Agents need to know what a tool does to the world before calling it. Descriptions should go beyond structured annotations to explain consequences.

Conciseness5/5

Is the description appropriately sized, front-loaded, and free of redundancy?

The description is extremely concise with two sentences, front-loading the primary purpose, and includes necessary behavioral details without extra words.

Shorter descriptions cost fewer tokens and are easier for agents to parse. Every sentence should earn its place.

Completeness4/5

Given the tool's complexity, does the description cover enough for an agent to succeed on first attempt?

Given complexity (bulk delete with provider differences), the description covers the main behavior and rate limits. An output schema exists but isn't referenced; still, the description provides sufficient context for an agent to decide when to invoke.

Complex tools with many parameters or behaviors need more documentation. Simple tools need less. This dimension scales expectations accordingly.

Parameters1/5

Does the description clarify parameter syntax, constraints, interactions, or defaults beyond what the schema provides?

Schema coverage is 0%, meaning no parameter descriptions exist in the schema, but the description also fails to explain any parameters (message_ids, account, folder). It adds no meaning beyond the schema field titles and defaults.

Input schemas describe structure but not intent. Descriptions should explain non-obvious parameter relationships and valid value ranges.

Purpose5/5

Does the description clearly state what the tool does and how it differs from similar tools?

The description clearly states the tool deletes many emails in one call, distinguishing it from the sibling 'delete_email' (singular). The verb 'Delete' and resource 'emails' are explicit, and it specifies behavior per provider (IMAP expunges, Gmail moves to Trash).

Agents choose between tools based on descriptions. A clear purpose with a specific verb and resource helps agents select the right tool.

Usage Guidelines4/5

Does the description explain when to use this tool, when not to, or what alternatives exist?

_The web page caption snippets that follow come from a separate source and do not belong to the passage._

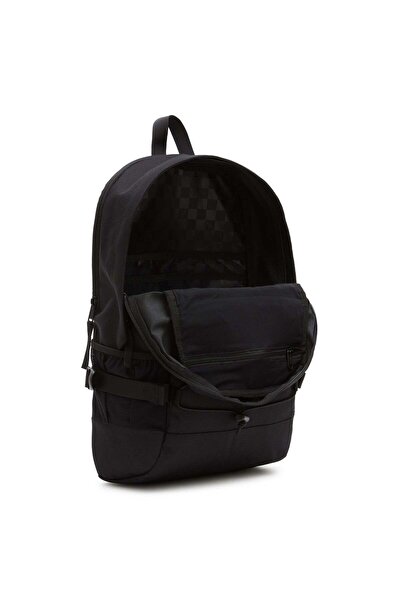 Vans Black Vans backpack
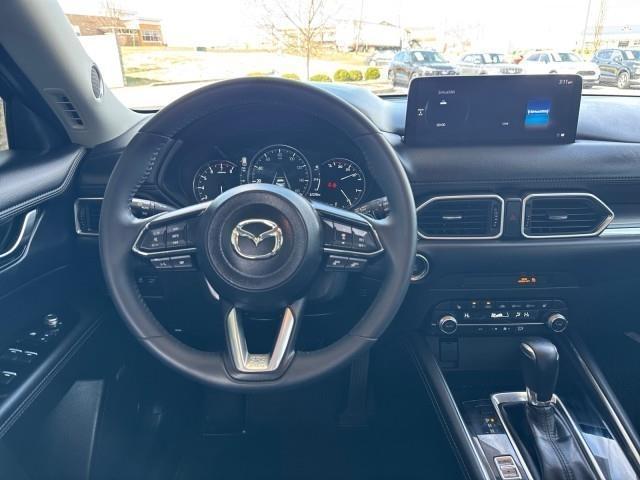 Mazda CX-5 2.5 S Premium Package AWD 2024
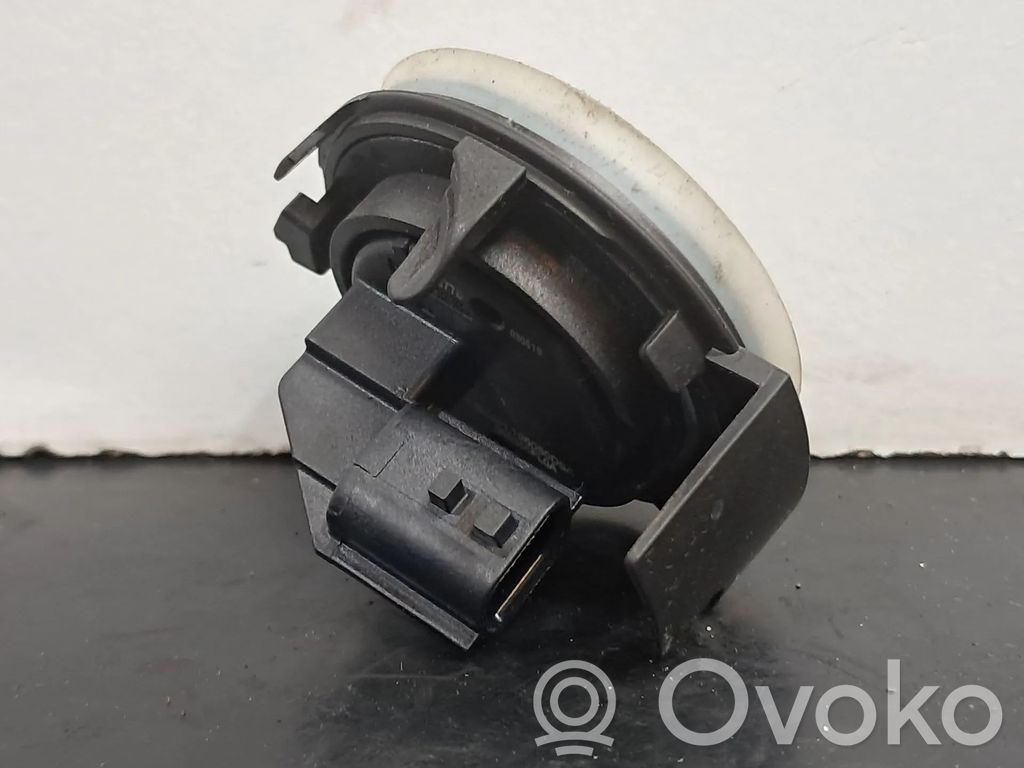 Nissan Micra K14 Sensor impacto/accidente para activar Airbag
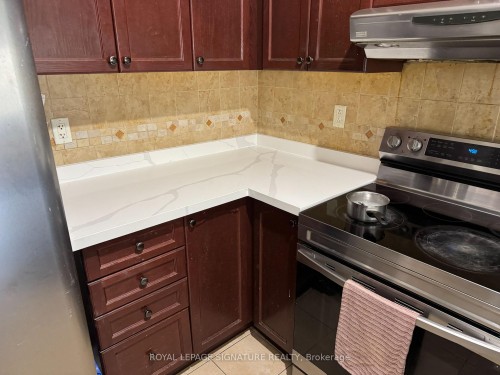249 Comiskey Crescent, Mississauga, ON 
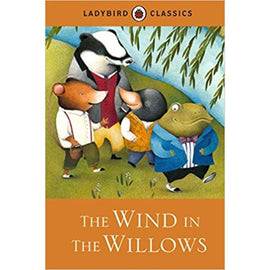 Ladybird Classics, The Wind in the Willows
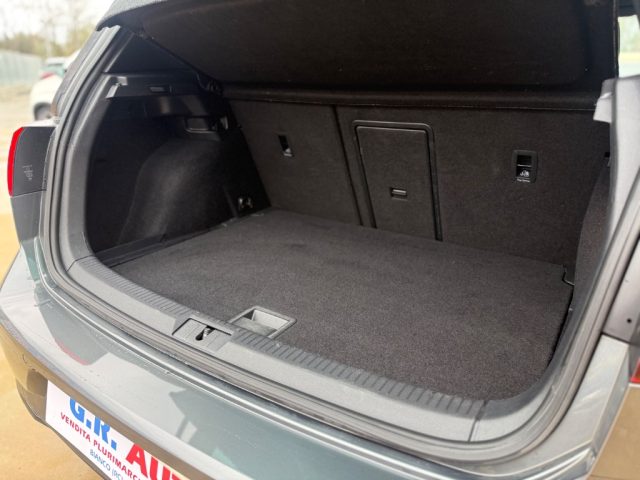 VOLKSWAGEN Golf usata 21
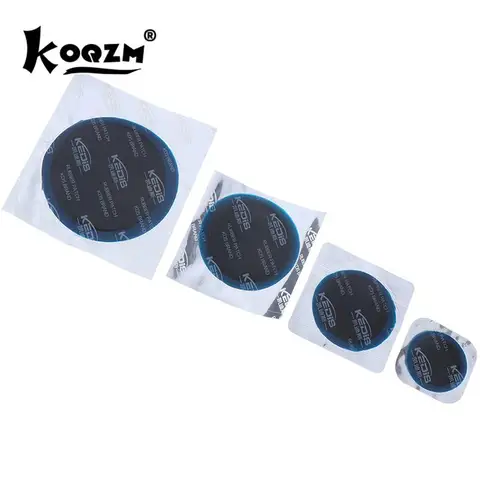 Набор заплат для ремонта шин 20 шт.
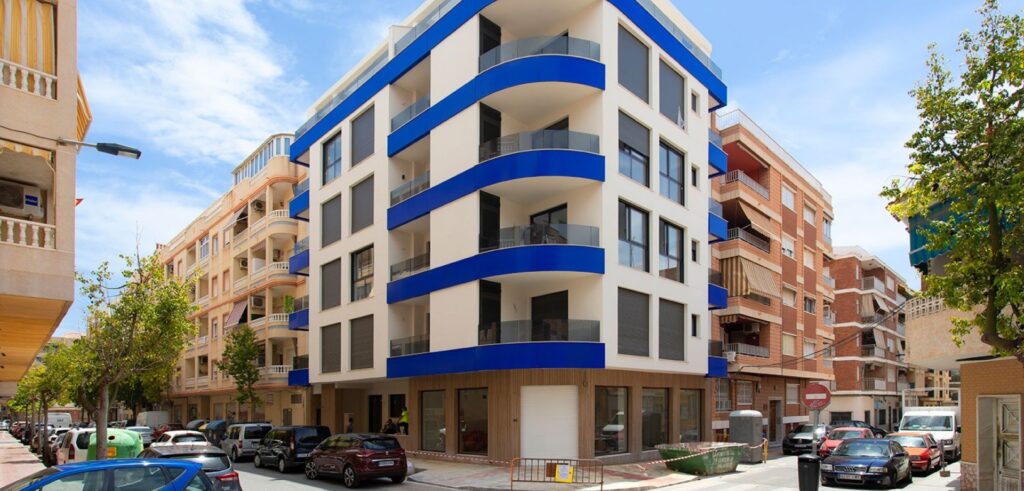 Apartment w Torrevieja - oferta MLSC4523201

The description indicates usage for batch deletion and notes provider-specific behaviors, giving context for when to use. However, it does not explicitly mention when not to use (e.g., for single email deletion) or provide alternative tool names.

Agents often have multiple tools that could apply. Explicit usage guidance like "use X instead of Y when Z" prevents misuse.